Minha infância foi uma merda. Não tenho boas lembranças. O que me lembro era da angústia de querer crescer depressa. De entender o mundo e poder ir para outro lugar. Longe, bem longe.

Depois, veio a adolescência e não foi muito diferente. A falta de sentido e perspectiva mantiveram-se num mundo brega verde-limão com música ruim e um vírus mutante que matou alguns conhecidos e me fez chegar a ficar anos sem sexo (eu morria de medo de me contaminar, o que logicamente não aconteceu. Freud pode explicar bem melhor do que eu).

As coisas melhoraram um pouco depois dos 30, e eu consegui ao menos me divertir mais.
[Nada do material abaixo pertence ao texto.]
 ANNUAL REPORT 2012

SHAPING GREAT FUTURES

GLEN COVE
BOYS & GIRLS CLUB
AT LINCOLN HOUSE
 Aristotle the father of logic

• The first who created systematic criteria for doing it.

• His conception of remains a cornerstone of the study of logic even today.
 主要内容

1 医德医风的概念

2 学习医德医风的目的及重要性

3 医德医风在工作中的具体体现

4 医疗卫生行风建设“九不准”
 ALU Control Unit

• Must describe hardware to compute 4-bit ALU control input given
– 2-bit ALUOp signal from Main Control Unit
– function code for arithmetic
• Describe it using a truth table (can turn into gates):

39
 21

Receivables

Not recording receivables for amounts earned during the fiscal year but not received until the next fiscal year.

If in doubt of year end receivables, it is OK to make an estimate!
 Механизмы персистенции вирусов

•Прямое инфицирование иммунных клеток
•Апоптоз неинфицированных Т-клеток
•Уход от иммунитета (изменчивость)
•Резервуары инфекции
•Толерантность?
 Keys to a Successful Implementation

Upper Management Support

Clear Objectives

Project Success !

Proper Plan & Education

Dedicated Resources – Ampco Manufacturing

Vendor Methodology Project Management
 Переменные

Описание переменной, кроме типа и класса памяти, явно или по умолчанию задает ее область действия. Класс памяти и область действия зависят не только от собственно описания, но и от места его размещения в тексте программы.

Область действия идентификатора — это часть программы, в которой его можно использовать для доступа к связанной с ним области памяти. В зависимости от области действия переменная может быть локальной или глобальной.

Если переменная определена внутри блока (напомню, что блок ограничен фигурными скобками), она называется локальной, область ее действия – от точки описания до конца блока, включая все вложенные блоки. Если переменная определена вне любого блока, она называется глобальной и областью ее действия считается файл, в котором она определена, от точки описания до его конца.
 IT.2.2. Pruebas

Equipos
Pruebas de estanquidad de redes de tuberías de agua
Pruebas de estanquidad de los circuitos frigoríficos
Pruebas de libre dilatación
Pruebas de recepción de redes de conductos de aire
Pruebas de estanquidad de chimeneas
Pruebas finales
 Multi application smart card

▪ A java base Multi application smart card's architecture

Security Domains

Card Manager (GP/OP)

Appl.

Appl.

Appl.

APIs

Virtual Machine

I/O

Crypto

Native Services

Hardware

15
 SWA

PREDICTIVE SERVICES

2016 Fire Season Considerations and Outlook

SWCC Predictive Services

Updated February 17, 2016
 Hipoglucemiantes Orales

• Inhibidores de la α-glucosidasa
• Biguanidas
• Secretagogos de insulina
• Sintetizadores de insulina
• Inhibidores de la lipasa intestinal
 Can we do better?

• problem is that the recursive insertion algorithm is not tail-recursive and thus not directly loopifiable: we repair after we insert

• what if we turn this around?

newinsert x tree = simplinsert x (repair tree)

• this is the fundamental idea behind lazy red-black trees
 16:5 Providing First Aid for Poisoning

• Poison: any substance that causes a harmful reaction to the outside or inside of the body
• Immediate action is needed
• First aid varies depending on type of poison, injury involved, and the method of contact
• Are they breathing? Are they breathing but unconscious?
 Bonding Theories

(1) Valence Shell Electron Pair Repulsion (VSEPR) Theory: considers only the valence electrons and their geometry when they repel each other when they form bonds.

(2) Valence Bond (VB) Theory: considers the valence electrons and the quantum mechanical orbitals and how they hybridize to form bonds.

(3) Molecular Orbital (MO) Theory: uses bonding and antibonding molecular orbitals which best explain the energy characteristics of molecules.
Perder as ilusões é o maior presente da vida adulta.

Aos 40 apresentou-se o período tenebroso, que deixou algumas sequelas como a esperança de que a vida fosse, enfim, melhorar. Se até o Brasil e o mundo melhoravam, talvez por osmose a evolução chegasse a mim. Mas a realidade é implacável, os infortúnios e o peso foram se avolumando.

Ironicamente, agora que tenho 55, que não acredito em quase nada (a esperança se recusa ao último suspiro) e que o início da degradação física emparelha-me à da esfera de pedra, metal e líquido cuja atmosfera envenenada respiramos e sobre a qual caminhamos como baratas tontas, do nada a lugar nenhum, agora que esse planeta vive a era da desconstrução de tudo de bom que por aqui prosperou, agora que a bizarria e o irreal evoluem saltitantes pelos dias como um bobo da corte aos nossos olhos incrédulos, agora, precisamente nos momentos finais desse suspense de horror, tenho acordado estranhamente feliz.

A culpa teria sido da esperança que cultivei com tanto empenho?

Crianças, envelheçam. A natureza sabe o que faz.